Le cardinal secrétaire d’État a prononcé l’homélie de la célébration eucharistique qu’il a présidée, à l’occasion du 750ème anniversaire de la dédicace de la cathédrale de Monreale, le 27 avril 2018.
Cette splendeur, a poursuivi le cardinal Parolin, « invite à prendre au sérieux la Révélation chrétienne parce qu’une telle cascade de beauté renvoie à la source qui l’a inspirée, à des générations de croyants qui surent, à travers la pierre et la mosaïque, manifester la joie intérieure du disciple racheté par le Christ »
« Mais les splendides tesselles suggèrent quelque chose de plus important », a expliqué le cardinal, « comme les lectures de la messe d’aujourd’hui nous aident à le comprendre. Elles mettent en rapport l’édifice église avec le peuple de Dieu qui s’y rassemble. La beauté extérieure du temple trouve écho dans la beauté de l’âme de tous les fidèles, sanctifiée par la grâce grâce au baptême et aux autres sacrements qui font de nous les membres du Corps du Christ ».
Voici notre traduction de l’homélie que le cardinal Pietro Parolin a prononcée au cours de la célébration eucharistique, en italien.
HG
Homélie du cardinal secrétaire d’État Pietro Parolin
Éminences,
Cher Mgr Pennisi,
Chers confrères dans l’épiscopat et dans le sacerdoce,
Chers diacres,
Mesdames et Messieurs les Autorités civiles et militaires,
Chers frères et sœurs,
L’archidiocèse de Monreale fête aujourd’hui la conclusion des célébrations pour le 750ème anniversaire de la dédicace solennelle de sa splendide cathédrale, qui eut lieu le 25 avril 1267, par l’intermédiaire du cardinal français Rodolfo Grosparmi, évêque d’Albano et légat pontifical du pape Clément IV. Je vous remercie, Excellence, de m’avoir invité à participer à ce moment de joie pour toute la communauté diocésaine et je salue avec affection fraternelle toutes les personnes présentes, au nom aussi du pape François qui m’a chargé de vous exprimer sa proximité et de vous transmettre sa bénédiction.

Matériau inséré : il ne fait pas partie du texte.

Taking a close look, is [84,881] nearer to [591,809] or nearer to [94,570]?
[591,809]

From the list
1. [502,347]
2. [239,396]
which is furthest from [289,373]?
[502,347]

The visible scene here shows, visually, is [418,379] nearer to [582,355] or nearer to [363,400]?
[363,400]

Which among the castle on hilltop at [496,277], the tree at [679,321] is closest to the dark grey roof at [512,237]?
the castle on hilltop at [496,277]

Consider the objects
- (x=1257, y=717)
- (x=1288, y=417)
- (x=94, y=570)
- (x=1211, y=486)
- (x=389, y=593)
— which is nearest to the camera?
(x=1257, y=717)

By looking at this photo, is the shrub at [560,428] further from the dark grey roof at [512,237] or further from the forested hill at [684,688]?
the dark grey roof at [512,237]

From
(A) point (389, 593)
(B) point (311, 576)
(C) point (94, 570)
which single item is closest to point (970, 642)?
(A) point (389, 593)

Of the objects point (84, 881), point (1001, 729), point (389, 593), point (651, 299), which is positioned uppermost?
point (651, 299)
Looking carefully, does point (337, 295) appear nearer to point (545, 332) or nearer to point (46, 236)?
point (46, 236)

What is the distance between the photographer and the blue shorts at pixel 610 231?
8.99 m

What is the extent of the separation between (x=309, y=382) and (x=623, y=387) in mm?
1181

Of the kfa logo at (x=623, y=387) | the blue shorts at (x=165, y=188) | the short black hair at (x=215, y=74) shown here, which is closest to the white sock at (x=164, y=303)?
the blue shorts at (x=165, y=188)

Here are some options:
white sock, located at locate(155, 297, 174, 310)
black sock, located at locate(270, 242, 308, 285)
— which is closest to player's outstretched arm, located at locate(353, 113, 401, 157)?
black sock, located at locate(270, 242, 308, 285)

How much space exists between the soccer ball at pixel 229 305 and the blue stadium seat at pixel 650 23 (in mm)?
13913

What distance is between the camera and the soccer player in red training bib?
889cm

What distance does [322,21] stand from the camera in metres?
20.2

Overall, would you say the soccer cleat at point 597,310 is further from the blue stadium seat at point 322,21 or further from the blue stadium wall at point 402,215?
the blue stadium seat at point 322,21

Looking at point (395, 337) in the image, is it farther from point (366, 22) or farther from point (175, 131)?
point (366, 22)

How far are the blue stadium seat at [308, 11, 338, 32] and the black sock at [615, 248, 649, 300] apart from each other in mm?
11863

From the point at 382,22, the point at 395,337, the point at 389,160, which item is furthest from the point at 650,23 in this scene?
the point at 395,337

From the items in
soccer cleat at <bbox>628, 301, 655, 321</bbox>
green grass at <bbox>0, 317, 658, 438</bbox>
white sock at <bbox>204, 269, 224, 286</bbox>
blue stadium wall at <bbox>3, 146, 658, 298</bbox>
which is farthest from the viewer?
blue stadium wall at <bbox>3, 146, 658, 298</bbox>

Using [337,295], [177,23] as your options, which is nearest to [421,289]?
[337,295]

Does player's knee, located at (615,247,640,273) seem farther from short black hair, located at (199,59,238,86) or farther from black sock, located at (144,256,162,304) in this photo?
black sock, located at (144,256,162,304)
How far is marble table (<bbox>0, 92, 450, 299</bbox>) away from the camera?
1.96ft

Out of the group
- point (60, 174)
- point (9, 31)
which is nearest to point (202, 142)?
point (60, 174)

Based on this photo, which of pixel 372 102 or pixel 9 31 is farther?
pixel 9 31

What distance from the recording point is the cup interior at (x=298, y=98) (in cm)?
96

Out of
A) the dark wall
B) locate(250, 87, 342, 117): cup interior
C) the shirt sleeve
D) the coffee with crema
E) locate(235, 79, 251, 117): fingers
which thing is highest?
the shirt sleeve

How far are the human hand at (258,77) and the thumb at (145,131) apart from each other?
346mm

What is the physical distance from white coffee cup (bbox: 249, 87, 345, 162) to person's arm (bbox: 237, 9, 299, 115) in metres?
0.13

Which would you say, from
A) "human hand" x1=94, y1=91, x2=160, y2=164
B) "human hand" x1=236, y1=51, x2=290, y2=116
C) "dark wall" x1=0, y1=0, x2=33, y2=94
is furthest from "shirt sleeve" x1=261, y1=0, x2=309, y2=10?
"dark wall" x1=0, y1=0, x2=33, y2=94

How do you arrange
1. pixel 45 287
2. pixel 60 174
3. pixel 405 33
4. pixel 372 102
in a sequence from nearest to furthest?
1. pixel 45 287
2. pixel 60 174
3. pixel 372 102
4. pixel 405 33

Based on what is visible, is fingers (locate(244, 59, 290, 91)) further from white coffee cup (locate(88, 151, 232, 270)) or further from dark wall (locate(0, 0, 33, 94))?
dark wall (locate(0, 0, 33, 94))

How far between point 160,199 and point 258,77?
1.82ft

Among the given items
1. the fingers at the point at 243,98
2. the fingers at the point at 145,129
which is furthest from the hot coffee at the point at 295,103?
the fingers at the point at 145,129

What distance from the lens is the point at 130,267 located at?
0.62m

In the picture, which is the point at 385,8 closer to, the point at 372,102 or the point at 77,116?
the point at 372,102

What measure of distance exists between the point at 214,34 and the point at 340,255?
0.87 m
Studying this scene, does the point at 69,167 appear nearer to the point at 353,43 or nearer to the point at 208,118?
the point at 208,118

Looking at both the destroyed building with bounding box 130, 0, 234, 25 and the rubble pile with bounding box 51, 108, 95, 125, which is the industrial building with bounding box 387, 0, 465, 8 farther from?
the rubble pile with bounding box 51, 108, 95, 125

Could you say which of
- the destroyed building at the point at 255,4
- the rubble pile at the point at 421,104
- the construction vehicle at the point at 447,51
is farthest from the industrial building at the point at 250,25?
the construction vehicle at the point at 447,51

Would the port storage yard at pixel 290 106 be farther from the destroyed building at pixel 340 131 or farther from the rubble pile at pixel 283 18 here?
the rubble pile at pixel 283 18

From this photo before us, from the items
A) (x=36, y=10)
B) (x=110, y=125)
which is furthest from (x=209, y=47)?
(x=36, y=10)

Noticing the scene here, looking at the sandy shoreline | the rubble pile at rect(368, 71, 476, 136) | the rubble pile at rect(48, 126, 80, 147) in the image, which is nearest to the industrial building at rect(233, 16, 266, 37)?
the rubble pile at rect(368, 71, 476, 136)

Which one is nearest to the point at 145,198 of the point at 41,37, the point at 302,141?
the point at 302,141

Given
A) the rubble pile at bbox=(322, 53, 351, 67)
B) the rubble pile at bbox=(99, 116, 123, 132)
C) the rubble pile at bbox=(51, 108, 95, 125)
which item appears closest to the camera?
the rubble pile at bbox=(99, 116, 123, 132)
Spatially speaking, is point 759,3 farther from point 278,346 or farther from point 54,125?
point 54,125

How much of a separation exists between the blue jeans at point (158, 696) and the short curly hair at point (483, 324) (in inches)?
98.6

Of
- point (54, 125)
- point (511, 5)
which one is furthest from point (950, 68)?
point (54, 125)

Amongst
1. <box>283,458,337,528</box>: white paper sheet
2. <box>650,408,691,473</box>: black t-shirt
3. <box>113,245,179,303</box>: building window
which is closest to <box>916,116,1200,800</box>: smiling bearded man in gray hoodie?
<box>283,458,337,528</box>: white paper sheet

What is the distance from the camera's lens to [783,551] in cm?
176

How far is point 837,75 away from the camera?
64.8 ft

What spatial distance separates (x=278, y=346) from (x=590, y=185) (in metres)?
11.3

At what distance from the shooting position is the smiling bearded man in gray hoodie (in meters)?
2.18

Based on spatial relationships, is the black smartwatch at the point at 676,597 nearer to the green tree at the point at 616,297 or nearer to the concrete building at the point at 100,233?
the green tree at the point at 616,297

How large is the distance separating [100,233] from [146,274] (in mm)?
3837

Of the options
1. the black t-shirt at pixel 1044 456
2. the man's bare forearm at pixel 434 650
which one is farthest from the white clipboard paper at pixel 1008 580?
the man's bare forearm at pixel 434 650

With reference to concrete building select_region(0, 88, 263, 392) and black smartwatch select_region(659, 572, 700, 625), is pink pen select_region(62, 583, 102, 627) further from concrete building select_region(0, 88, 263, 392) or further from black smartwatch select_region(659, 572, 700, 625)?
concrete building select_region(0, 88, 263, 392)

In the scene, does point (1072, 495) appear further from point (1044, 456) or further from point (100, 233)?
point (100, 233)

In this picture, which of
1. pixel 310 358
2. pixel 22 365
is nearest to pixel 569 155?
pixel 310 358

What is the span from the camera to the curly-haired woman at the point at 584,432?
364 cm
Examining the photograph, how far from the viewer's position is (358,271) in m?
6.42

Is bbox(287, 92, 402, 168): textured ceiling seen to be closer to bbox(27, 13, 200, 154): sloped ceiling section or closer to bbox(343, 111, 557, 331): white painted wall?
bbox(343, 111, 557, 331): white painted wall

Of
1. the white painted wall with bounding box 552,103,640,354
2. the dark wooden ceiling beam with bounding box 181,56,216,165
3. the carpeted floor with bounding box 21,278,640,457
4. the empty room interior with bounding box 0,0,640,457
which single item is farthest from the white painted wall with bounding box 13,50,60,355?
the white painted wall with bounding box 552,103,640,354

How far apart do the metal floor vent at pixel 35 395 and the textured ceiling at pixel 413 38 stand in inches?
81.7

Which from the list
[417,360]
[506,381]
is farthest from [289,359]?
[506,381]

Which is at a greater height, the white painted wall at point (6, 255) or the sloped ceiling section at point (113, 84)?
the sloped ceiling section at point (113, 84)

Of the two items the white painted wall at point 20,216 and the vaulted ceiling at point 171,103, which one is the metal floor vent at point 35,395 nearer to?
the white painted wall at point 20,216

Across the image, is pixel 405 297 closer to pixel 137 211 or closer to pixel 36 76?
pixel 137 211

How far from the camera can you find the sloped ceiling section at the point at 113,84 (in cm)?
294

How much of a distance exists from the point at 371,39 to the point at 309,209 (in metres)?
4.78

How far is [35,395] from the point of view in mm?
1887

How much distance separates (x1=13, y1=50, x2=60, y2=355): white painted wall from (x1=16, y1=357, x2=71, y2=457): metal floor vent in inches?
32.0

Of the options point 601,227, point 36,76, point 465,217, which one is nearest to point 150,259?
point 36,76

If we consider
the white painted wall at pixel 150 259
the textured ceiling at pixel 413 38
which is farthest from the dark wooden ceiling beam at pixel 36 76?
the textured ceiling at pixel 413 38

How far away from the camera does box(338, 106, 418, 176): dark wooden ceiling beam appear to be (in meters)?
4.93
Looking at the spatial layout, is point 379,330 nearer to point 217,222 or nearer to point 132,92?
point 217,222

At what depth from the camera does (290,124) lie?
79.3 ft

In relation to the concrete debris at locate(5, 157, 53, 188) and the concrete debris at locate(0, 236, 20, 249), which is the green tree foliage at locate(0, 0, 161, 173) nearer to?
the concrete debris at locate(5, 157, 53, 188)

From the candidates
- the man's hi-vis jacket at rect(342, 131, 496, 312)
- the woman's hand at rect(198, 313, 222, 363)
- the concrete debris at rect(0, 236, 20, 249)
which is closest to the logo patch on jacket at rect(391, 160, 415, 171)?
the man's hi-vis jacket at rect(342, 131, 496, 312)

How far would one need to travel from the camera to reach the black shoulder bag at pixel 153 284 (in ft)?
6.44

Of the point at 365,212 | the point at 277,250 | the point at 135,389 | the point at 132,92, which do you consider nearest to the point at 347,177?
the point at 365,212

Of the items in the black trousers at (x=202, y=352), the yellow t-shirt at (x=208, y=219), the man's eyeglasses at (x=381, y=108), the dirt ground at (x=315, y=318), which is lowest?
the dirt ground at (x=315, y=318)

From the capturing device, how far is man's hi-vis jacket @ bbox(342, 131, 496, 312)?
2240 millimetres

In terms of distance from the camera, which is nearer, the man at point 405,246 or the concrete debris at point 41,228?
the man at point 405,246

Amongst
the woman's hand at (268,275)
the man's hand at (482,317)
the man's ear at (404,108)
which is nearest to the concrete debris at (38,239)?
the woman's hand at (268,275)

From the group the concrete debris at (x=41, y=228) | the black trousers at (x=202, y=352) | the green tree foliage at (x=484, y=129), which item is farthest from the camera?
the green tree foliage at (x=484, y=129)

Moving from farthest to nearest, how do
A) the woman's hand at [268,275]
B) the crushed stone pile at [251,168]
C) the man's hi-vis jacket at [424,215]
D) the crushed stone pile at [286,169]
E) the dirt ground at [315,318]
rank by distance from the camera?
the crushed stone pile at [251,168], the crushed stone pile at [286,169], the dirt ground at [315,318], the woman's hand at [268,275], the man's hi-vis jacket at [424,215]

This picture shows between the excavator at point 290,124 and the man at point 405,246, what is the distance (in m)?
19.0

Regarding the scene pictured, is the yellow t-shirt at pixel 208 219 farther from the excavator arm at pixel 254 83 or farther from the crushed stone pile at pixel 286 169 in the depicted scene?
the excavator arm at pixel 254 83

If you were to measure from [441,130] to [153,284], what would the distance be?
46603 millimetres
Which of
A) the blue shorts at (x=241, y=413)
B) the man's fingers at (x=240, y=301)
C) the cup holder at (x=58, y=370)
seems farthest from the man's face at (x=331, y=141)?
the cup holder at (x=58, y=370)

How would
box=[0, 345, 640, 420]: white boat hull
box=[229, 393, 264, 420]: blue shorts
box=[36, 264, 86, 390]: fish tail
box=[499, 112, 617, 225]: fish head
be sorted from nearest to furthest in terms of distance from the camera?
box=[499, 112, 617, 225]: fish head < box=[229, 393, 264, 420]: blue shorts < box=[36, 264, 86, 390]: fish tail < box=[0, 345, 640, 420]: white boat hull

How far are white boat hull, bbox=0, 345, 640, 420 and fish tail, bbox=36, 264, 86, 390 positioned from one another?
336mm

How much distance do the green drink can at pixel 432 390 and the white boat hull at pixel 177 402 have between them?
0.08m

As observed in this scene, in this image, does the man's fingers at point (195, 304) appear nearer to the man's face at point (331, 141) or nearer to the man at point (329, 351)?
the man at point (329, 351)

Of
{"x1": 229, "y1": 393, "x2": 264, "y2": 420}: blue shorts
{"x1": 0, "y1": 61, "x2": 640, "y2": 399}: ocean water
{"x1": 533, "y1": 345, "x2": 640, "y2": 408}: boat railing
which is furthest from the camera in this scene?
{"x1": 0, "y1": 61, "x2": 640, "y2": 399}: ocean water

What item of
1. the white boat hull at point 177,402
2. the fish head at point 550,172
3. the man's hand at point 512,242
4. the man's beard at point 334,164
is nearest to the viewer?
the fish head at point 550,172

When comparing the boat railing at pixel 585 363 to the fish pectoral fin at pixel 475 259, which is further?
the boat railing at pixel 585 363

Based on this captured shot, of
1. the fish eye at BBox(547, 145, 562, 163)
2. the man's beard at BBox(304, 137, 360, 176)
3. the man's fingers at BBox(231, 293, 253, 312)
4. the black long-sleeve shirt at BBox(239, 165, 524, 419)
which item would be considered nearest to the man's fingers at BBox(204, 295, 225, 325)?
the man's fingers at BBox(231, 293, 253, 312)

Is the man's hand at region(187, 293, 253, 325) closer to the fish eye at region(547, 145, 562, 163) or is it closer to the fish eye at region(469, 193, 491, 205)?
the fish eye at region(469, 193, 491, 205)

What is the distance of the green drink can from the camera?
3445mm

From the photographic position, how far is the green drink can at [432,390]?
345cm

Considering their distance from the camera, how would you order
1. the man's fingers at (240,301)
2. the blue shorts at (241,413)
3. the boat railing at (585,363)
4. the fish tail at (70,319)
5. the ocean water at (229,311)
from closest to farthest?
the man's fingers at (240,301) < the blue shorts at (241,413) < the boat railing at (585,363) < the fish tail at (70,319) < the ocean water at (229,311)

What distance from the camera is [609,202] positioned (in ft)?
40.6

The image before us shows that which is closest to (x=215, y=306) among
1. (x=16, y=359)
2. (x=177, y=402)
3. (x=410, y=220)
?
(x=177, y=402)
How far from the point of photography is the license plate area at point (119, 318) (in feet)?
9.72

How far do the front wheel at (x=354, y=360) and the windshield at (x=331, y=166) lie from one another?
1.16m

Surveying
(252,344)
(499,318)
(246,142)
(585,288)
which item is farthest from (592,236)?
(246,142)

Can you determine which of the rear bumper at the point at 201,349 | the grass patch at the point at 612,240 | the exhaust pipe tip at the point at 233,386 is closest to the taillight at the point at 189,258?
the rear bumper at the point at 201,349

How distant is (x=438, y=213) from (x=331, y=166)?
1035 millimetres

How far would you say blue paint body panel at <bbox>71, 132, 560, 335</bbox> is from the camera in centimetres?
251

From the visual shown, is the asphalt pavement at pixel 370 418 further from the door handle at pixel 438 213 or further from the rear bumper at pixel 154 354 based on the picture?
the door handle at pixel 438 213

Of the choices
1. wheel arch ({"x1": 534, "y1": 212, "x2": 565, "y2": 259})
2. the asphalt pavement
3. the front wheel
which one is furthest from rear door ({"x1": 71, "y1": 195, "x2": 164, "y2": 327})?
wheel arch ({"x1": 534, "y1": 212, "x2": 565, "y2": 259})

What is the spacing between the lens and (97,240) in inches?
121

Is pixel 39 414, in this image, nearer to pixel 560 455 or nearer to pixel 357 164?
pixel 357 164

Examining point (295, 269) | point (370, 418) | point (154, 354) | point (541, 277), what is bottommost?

À la gratitude à l’égard du Seigneur pour cette œuvre magnifique, expression de la foi et du plus grand génie artistique, s’ajoute un motif ultérieur de joie, cher Mgr Pennisi, pour le souvenir reconnaissant du cinquième anniversaire du début de votre ministère pastoral dans cette église.
La scène qui s’ouvre au regard du visiteur de cette cathédrale – fut-il même le plus distrait ou le plus éloigné de la foi – suscite émerveillement pour l’harmonieuse et radieuse concentration d’une parfaite beauté. La splendeur des ors et des figures attire l’attention sur le Pantocrator, le Christ tout-puissant et bénissant de l’abside, immense, serein, glorieux qu’on ne se lasse pas de contempler. De nombreuses personnalités furent touchées par cet enchantement, parmi lesquelles le théologien allemand Romano Guardini, rempli de gratitude pour l’existence de ce temple, le p. David M. Turoldo, qui appela Monreale « admirable trésor » et tant d’autres.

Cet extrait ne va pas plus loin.